**VORLIEGENDER TEXT:**
_ _ _ _ _

NYT-Reporter Chivers umschreibt in seinem Bericht vom 15.April, wie US-Außenministerin Hillary Clinton in Berlin während einer Pressekonferenz mit den brisanten Neuigkeiten aus Misrata konfrontiert wird. Für Clinton bedeuteten diese Neuigkeiten von eingesetzter Streubomben-Munition ganz ohne Zweifel neue politische Munition im heiligen Kreuzzug gegen diesen verdammten deutschen Pazifismus.
„Auf die Munition bei einer Pressekonferenz in Berlin angesprochen, sagte Ministerin Hillary Rodham Clinton, ihr sei der spezifische Gebrauch von Streubomben oder anderer willkürlicher Waffen in Misrata `nicht bekannt`, sagte aber, `Ich bin nicht überrascht von irgendetwas, was Gaddafi und seine Streitkräfte tun`“.
Das ist nur allzu verständlich. Wer möchte in Zeiten des Krieges schon von irgendetwas überrascht werden.

_ _ _ _ _

**BEREITGESTELLTE ANGABEN:**

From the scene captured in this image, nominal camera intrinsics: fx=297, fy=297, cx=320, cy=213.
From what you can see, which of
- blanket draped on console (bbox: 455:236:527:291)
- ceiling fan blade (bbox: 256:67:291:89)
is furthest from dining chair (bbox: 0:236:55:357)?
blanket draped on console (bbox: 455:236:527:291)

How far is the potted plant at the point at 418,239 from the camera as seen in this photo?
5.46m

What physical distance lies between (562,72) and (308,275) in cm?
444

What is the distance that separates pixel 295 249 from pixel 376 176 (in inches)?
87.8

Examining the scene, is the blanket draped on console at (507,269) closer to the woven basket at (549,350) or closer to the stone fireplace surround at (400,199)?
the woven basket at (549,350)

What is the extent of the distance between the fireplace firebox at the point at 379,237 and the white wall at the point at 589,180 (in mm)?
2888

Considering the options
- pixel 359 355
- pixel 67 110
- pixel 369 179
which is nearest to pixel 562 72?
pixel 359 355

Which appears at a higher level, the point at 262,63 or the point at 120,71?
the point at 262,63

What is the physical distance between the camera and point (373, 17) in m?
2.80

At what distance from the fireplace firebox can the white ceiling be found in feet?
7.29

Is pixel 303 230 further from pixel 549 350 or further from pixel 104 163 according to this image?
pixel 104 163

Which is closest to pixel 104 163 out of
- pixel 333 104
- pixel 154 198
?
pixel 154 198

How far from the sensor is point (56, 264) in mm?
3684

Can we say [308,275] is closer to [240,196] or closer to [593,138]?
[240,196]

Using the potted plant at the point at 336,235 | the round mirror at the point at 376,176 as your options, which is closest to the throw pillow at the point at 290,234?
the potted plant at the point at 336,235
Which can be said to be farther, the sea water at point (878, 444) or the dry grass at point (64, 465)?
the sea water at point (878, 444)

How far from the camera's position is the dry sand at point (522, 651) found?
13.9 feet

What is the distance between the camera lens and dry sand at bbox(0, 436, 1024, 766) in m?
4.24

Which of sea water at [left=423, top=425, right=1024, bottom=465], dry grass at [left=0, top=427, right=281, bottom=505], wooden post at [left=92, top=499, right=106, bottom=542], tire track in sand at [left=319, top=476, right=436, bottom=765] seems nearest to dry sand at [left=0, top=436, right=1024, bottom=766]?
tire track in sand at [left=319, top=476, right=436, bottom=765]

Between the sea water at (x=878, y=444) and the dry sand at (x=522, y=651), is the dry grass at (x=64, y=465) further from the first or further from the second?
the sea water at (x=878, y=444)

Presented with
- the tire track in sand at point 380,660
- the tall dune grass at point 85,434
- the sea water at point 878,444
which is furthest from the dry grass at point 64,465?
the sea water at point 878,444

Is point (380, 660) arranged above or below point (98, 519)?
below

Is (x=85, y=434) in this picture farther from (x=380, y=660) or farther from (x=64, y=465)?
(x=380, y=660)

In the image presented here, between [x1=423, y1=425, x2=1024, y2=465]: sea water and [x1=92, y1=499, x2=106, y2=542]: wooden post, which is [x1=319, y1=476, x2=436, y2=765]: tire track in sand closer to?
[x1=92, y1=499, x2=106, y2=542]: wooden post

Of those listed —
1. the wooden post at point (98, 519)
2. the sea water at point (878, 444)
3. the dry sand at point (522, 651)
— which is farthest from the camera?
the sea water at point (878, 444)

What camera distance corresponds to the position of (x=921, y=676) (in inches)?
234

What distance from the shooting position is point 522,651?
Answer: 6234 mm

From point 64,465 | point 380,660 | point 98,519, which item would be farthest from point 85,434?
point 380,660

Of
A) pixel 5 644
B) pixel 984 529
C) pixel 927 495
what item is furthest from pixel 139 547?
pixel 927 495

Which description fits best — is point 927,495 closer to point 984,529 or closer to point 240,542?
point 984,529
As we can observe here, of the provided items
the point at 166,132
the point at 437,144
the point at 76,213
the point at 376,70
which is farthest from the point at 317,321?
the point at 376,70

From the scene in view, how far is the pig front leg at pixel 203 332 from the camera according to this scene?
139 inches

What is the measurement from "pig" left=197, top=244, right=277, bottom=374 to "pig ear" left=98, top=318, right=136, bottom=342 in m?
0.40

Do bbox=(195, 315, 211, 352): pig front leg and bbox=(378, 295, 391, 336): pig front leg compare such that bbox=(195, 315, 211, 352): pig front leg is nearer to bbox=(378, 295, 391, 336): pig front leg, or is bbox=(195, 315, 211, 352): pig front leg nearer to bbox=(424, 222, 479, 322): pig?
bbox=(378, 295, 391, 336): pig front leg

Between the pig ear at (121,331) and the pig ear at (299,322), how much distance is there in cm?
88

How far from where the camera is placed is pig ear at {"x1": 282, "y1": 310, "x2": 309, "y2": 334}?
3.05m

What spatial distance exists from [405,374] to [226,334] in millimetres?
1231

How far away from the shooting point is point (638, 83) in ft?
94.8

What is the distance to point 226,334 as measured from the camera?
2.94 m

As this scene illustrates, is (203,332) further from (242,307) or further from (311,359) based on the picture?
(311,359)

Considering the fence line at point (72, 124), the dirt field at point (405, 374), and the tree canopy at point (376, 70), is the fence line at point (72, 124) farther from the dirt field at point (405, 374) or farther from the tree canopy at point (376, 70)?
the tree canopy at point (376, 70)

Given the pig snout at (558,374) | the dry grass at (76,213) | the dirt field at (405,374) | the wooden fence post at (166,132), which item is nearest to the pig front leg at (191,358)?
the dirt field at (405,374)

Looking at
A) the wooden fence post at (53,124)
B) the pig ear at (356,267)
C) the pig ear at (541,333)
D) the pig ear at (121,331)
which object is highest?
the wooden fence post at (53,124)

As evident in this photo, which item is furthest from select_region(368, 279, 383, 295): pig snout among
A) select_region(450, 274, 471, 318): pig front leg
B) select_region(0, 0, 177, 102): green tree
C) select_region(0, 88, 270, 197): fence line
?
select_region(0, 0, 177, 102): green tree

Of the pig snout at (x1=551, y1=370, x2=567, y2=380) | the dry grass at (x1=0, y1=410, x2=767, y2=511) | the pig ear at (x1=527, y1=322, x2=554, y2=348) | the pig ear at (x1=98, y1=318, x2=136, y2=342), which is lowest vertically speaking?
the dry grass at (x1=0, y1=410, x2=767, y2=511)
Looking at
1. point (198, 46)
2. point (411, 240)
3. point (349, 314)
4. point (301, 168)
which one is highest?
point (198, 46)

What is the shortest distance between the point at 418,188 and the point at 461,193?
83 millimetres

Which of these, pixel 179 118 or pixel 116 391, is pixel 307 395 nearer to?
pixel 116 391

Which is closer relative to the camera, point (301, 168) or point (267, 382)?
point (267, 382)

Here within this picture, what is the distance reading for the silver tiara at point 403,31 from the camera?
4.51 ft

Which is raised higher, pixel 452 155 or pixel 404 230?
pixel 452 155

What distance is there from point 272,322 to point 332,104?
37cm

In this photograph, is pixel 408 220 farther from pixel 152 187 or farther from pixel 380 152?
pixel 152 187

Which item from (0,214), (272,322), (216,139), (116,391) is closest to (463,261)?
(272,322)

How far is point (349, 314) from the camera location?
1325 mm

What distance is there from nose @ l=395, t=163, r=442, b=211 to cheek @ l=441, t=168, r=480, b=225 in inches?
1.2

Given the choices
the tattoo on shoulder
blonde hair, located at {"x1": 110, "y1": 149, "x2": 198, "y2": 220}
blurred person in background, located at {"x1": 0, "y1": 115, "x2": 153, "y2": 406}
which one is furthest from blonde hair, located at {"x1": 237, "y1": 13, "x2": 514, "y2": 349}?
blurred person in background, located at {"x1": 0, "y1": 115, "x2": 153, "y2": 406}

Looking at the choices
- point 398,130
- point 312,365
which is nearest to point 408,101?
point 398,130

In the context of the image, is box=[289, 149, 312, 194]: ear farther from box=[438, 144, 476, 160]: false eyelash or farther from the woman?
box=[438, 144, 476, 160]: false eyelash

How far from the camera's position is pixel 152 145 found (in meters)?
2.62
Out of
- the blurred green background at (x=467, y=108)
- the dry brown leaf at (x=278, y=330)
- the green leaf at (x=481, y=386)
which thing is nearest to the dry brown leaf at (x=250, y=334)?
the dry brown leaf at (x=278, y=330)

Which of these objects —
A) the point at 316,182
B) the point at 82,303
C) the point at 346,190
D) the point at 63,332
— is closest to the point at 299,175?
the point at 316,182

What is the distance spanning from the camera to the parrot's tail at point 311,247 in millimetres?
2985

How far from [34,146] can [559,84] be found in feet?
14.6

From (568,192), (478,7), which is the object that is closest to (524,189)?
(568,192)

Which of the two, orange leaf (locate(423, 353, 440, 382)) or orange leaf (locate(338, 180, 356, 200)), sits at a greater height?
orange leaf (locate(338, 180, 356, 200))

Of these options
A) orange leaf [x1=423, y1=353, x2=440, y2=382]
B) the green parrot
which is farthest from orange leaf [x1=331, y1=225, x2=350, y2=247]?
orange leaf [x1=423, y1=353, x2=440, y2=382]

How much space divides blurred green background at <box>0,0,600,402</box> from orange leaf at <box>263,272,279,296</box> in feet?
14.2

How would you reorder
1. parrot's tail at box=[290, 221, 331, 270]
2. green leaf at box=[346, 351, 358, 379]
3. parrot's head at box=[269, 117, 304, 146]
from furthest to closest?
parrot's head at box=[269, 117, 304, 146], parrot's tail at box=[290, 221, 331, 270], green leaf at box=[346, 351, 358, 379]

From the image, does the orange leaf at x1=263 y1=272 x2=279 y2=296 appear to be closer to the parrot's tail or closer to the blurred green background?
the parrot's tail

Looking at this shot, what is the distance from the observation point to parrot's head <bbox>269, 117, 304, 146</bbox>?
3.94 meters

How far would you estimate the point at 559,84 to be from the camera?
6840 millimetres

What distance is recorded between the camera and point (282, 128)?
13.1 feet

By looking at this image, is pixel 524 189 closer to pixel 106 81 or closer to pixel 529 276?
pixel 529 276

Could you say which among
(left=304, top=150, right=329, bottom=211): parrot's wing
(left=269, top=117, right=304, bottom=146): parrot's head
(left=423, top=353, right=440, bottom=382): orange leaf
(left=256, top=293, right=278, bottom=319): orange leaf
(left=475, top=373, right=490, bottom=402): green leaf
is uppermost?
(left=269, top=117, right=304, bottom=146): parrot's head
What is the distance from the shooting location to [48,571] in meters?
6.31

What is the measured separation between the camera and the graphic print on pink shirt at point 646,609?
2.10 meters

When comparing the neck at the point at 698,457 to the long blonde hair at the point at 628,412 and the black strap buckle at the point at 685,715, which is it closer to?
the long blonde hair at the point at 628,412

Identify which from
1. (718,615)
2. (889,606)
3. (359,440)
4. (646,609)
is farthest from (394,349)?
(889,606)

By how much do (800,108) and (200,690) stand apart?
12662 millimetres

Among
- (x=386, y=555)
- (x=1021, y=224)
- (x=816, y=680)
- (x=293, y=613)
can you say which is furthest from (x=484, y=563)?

_ _ _ _ _

**KURZE AUFGABE:** Gib aus dem Text über Clintons Pressekonferenz in Berlin den Abschnitt wortgetreu aus, beginnend mit „NYT-Reporter Chivers umschreibt“ und weiter bis einschließlich „verdammten deutschen Pazifismus.“. Die Einträge sind eigenständiges Material und gehören nicht zum Text.

**ERLEDIGTE AUFGABE:**
NYT-Reporter Chivers umschreibt in seinem Bericht vom 15.April, wie US-Außenministerin Hillary Clinton in Berlin während einer Pressekonferenz mit den brisanten Neuigkeiten aus Misrata konfrontiert wird. Für Clinton bedeuteten diese Neuigkeiten von eingesetzter Streubomben-Munition ganz ohne Zweifel neue politische Munition im heiligen Kreuzzug gegen diesen verdammten deutschen Pazifismus.